“WRAP Cymru is proud to be playing a key role in meeting this challenging target of recycling 70 per cent of the waste in Wales,” said Liz Goodwin, WRAP chief executive.
“In developing Wales’s recycling infrastructure, we will also help boost the Welsh economy, through job creation in the sector. The ultimate goal of enabling waste produced in Wales to be processed within its own borders is a challenge we are determined to respond to,” she added.
WRAP Cymru’s direct support for Welsh recycling businesses aims to increase turnover by £6m a year for the next three years, said the organisation. WRAP plans to provide direct advice and support, particularly to small and medium enterprises, supporting them through the global economic slowdown.

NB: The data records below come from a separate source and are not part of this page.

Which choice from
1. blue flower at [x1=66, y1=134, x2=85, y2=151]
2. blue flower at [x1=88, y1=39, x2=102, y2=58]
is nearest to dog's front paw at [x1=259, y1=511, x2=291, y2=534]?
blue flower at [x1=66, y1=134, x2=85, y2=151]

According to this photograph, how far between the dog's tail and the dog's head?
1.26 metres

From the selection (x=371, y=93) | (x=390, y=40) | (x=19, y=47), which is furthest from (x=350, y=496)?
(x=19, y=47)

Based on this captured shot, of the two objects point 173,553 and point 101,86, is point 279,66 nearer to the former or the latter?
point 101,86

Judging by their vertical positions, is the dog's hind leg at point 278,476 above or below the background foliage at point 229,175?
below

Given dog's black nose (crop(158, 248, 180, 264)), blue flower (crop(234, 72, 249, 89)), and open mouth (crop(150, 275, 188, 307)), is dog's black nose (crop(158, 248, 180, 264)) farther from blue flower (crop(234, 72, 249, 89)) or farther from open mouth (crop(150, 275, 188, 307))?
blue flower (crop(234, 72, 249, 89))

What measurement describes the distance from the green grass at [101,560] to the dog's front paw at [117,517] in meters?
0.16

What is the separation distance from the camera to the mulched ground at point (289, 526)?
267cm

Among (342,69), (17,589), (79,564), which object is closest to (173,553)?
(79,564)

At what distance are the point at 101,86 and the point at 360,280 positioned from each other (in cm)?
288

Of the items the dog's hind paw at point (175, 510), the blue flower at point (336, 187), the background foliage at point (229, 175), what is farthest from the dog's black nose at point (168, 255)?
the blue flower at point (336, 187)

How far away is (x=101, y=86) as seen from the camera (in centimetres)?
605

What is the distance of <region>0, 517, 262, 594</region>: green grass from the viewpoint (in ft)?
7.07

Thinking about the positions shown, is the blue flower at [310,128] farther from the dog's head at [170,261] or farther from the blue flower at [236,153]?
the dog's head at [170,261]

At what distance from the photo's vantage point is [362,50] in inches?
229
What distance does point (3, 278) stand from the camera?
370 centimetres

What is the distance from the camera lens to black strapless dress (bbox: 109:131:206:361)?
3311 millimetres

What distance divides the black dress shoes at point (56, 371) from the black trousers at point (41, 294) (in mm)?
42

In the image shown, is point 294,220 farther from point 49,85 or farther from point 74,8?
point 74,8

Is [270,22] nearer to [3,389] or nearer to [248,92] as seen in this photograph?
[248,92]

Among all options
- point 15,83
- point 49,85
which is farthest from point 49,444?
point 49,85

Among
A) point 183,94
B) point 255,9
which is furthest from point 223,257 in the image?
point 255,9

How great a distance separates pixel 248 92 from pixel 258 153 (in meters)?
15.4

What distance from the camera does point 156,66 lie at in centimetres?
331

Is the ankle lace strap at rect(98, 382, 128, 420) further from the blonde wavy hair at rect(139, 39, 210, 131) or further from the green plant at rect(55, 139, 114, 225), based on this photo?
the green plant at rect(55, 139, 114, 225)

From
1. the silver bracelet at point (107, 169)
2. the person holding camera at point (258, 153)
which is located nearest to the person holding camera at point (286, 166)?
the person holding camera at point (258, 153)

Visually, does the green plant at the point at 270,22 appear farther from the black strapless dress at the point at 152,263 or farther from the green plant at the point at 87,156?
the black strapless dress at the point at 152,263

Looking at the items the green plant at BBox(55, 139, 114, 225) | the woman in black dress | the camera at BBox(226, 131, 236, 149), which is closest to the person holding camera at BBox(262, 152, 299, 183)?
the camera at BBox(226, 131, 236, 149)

The organisation will also support Wales’s push to become a zero waste nation by working with manufacturers to help increase the recycled content of their products.
Meanwhile, late last year new figures for recycling in Wales showed that councils are composting and recycling more household waste.
According to sustainability minister Jane Davidson, "steady progress" was being made.
The amount of recycled rubbish in Wales has risen from 27.7 per cent to 32.2 percent - a rise of 4.5 per cent.
Local authorities which fail to reach the recycling and composting target of 40 per cent by 2010 will face heavy fines.
But Davidson said she was confident that the targets would be met. “I am confident from early indications of the first quarter of 2008-09 that we are continuing to go in the same upward direction."
Also speaking at the end of last year Aled Roberts of the Welsh Local Government Association, said waste management had become Welsh council’s number one priority. "This year (2008) councils are already up by more than 4 per cent on the amount of waste they recycle or compost which places them in an excellent position to exceed the first landfill directive target in 2009-2010 and avoid stringent fines,” he said.